Supplied records:
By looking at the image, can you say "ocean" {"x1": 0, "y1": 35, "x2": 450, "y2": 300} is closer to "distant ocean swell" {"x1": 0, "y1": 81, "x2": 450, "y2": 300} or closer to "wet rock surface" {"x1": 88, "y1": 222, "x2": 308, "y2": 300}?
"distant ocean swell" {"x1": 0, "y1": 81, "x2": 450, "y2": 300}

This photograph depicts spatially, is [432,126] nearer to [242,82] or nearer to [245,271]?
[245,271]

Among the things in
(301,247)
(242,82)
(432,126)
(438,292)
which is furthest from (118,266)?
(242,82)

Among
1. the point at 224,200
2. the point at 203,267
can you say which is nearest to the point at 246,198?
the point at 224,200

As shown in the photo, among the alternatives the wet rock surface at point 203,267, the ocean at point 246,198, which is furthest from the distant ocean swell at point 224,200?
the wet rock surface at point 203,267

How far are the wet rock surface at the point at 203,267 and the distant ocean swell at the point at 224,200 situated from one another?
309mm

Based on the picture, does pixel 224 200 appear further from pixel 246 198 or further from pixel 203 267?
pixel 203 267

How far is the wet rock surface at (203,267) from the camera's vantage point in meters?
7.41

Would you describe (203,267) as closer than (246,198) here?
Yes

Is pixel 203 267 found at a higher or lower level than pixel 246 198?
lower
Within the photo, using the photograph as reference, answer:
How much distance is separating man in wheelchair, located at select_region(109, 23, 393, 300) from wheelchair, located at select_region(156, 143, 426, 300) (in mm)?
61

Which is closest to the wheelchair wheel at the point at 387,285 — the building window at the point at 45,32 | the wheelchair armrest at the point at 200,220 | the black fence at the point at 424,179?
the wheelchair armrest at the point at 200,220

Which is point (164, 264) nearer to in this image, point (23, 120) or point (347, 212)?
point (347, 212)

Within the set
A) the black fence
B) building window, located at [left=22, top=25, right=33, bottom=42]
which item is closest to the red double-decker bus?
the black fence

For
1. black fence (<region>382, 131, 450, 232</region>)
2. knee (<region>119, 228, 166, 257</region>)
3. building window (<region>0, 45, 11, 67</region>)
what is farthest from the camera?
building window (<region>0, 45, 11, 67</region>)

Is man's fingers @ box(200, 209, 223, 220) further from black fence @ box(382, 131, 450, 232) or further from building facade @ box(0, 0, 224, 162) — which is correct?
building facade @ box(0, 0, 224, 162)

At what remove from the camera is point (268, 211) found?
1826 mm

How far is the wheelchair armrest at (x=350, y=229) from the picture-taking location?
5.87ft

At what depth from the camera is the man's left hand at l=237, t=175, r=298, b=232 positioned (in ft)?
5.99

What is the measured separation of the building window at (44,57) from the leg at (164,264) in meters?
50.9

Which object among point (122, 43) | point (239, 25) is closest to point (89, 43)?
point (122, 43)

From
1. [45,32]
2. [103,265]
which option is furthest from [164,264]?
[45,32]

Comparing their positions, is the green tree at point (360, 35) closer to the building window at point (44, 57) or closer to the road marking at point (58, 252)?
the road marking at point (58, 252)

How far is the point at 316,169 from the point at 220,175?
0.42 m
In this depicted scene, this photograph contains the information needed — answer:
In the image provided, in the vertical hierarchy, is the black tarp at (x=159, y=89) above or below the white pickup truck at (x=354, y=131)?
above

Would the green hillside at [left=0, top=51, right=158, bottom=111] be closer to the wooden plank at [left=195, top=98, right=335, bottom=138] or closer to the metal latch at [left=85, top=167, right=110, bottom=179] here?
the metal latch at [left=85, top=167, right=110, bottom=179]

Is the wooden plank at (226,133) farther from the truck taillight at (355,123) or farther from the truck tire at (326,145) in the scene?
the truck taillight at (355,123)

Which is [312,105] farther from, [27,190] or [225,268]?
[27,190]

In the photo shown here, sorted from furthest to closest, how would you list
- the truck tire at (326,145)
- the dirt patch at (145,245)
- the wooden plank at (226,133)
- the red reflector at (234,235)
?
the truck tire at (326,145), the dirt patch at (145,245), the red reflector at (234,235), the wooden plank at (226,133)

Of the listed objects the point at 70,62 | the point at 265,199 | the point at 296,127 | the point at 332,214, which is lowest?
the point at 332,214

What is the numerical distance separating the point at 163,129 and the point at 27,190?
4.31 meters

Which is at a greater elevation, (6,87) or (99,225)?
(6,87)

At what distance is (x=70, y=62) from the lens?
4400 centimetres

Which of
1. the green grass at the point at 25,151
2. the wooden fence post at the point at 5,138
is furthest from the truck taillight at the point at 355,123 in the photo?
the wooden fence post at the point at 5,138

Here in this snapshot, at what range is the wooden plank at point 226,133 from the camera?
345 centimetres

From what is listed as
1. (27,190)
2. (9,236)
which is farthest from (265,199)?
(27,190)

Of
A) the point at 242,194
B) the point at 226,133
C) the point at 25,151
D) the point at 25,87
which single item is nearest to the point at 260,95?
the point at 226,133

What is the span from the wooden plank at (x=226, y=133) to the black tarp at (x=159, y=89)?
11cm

Goal of the exercise:
Write out every entry above, word for word.

Response to the task:
By looking at the image, can you say "ocean" {"x1": 0, "y1": 35, "x2": 450, "y2": 300} is closer to "distant ocean swell" {"x1": 0, "y1": 81, "x2": 450, "y2": 300} or closer to "wet rock surface" {"x1": 88, "y1": 222, "x2": 308, "y2": 300}?
"distant ocean swell" {"x1": 0, "y1": 81, "x2": 450, "y2": 300}

This photograph depicts spatially, is [432,126] nearer to [242,82] or nearer to [245,271]?
[245,271]

Among the things in
(301,247)
(242,82)
(432,126)
(438,292)
which is furthest from (118,266)?
(242,82)

Among
1. the point at 224,200
2. the point at 203,267
can you say which is nearest to the point at 246,198?
the point at 224,200

As shown in the photo, among the alternatives the wet rock surface at point 203,267, the ocean at point 246,198, which is furthest from the distant ocean swell at point 224,200?
the wet rock surface at point 203,267

How far are the wet rock surface at the point at 203,267 and the distant ocean swell at the point at 224,200 situated from one another?
309mm

Based on the picture, does pixel 224 200 appear further from pixel 246 198 or further from pixel 203 267?
pixel 203 267

How far is the wet rock surface at (203,267) from the camera's vantage point in meters?
7.41

Would you describe (203,267) as closer than (246,198) here?
Yes

Is pixel 203 267 found at a higher or lower level than pixel 246 198?
lower
Within the photo, using the photograph as reference, answer:
How much distance is separating man in wheelchair, located at select_region(109, 23, 393, 300) from wheelchair, located at select_region(156, 143, 426, 300) (in mm)?
61

Which is closest to the wheelchair wheel at the point at 387,285 — the building window at the point at 45,32 | the wheelchair armrest at the point at 200,220 | the black fence at the point at 424,179?
the wheelchair armrest at the point at 200,220

Which is point (164, 264) nearer to in this image, point (23, 120) or point (347, 212)?
point (347, 212)

Within the set
A) the black fence
B) building window, located at [left=22, top=25, right=33, bottom=42]
which item is closest to the red double-decker bus?
the black fence

For
1. black fence (<region>382, 131, 450, 232</region>)
2. knee (<region>119, 228, 166, 257</region>)
3. building window (<region>0, 45, 11, 67</region>)
what is farthest from the camera?
building window (<region>0, 45, 11, 67</region>)

Is man's fingers @ box(200, 209, 223, 220) further from black fence @ box(382, 131, 450, 232) or further from building facade @ box(0, 0, 224, 162) — which is correct?
building facade @ box(0, 0, 224, 162)

At what remove from the camera is point (268, 211) found?
1826 mm

How far is the wheelchair armrest at (x=350, y=229) from the picture-taking location?
5.87ft

At what depth from the camera is the man's left hand at l=237, t=175, r=298, b=232 positioned (in ft)?
5.99

What is the measured separation of the building window at (44,57) from the leg at (164,264) in meters?
50.9

Which object among point (122, 43) | point (239, 25) is closest to point (89, 43)?
point (122, 43)

From
1. [45,32]
2. [103,265]
which option is furthest from [164,264]?
[45,32]

Comparing their positions, is the green tree at point (360, 35) closer to the building window at point (44, 57) or closer to the road marking at point (58, 252)?
the road marking at point (58, 252)

How far is the point at 316,169 from the point at 220,175?
0.42 m
In this depicted scene, this photograph contains the information needed — answer:
In the image provided, in the vertical hierarchy, is the black tarp at (x=159, y=89) above or below the white pickup truck at (x=354, y=131)?
above

Would the green hillside at [left=0, top=51, right=158, bottom=111] be closer to the wooden plank at [left=195, top=98, right=335, bottom=138] or closer to the metal latch at [left=85, top=167, right=110, bottom=179] here?
the metal latch at [left=85, top=167, right=110, bottom=179]

Is the wooden plank at (226,133) farther from the truck taillight at (355,123) or farther from the truck tire at (326,145) in the scene?
the truck taillight at (355,123)

Which is [312,105] farther from, [27,190] or [225,268]?
[27,190]

In the photo shown here, sorted from furthest to closest, how would you list
- the truck tire at (326,145)
- the dirt patch at (145,245)
- the wooden plank at (226,133)
- the red reflector at (234,235)
?
the truck tire at (326,145), the dirt patch at (145,245), the red reflector at (234,235), the wooden plank at (226,133)

Of the listed objects the point at 70,62 | the point at 265,199 | the point at 296,127 | the point at 332,214, which is lowest?
the point at 332,214

What is the numerical distance separating the point at 163,129 and the point at 27,190?
4.31 meters

Which is at a greater elevation, (6,87) or (99,225)?
(6,87)

At what distance is (x=70, y=62) from the lens?
4400 centimetres

Which of
1. the green grass at the point at 25,151
2. the wooden fence post at the point at 5,138
is furthest from the truck taillight at the point at 355,123 in the photo?
the wooden fence post at the point at 5,138

Here in this snapshot, at what range is the wooden plank at point 226,133 from the camera?
345 centimetres

From what is listed as
1. (27,190)
2. (9,236)
which is farthest from (265,199)?
(27,190)

Of
A) the point at 242,194
B) the point at 226,133
C) the point at 25,151
D) the point at 25,87
which single item is nearest to the point at 260,95?
the point at 226,133

What is the span from the wooden plank at (x=226, y=133) to the black tarp at (x=159, y=89)?
11cm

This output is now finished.